• _TASK DIRECTIONS_
Please output each line of the records below as a JSON list of strings, one string per line, with blank lines skipped and the pictures left out.

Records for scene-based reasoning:
^^^^^^^^^^^^^^^^

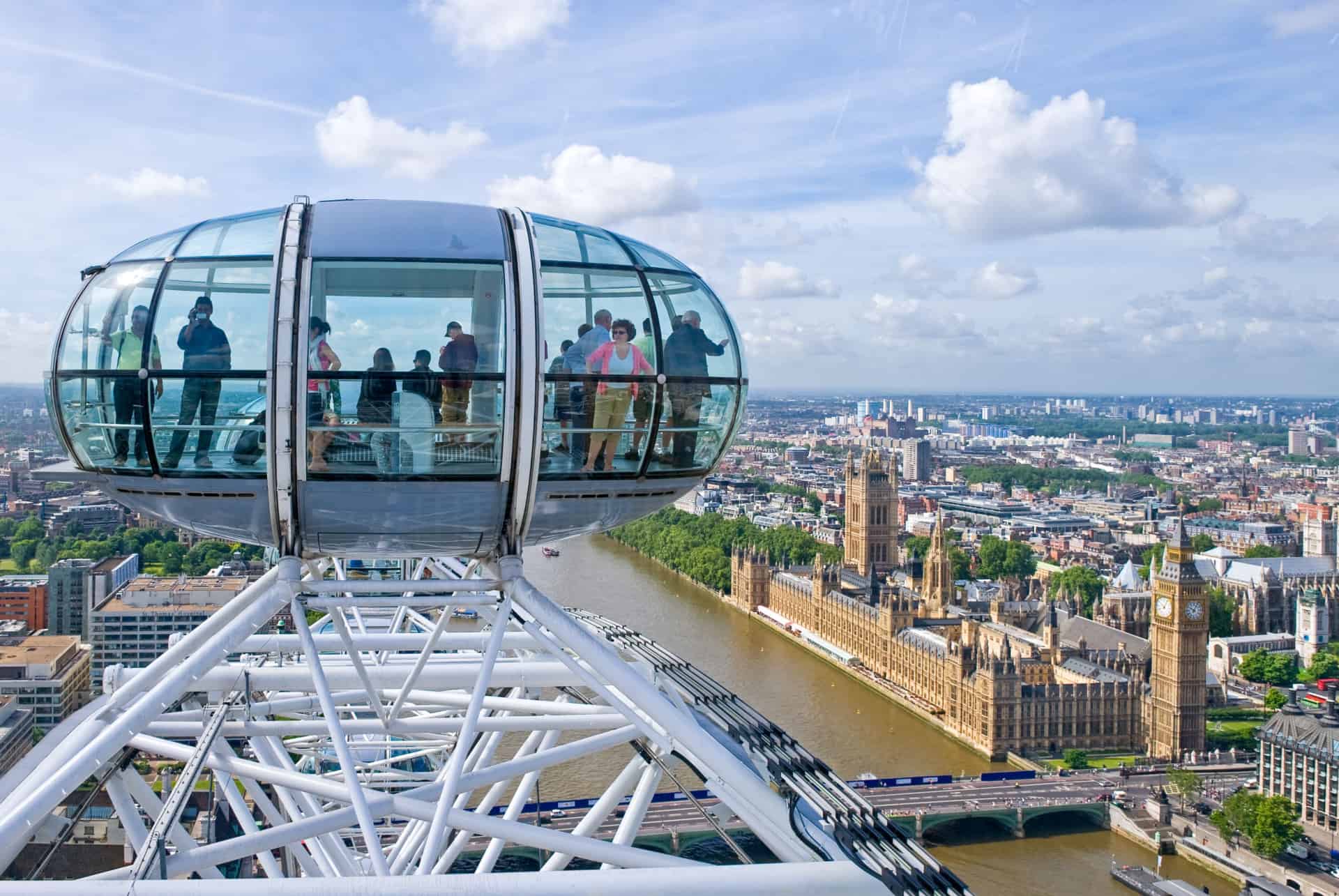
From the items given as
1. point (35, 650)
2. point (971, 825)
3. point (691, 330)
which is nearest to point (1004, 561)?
point (971, 825)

^^^^^^^^^^^^^^^^

• _SOLUTION TO THE PROBLEM_
[
  "From the items given as",
  "1. point (35, 650)",
  "2. point (971, 825)",
  "3. point (691, 330)",
  "which is nearest to point (1004, 561)?",
  "point (971, 825)"
]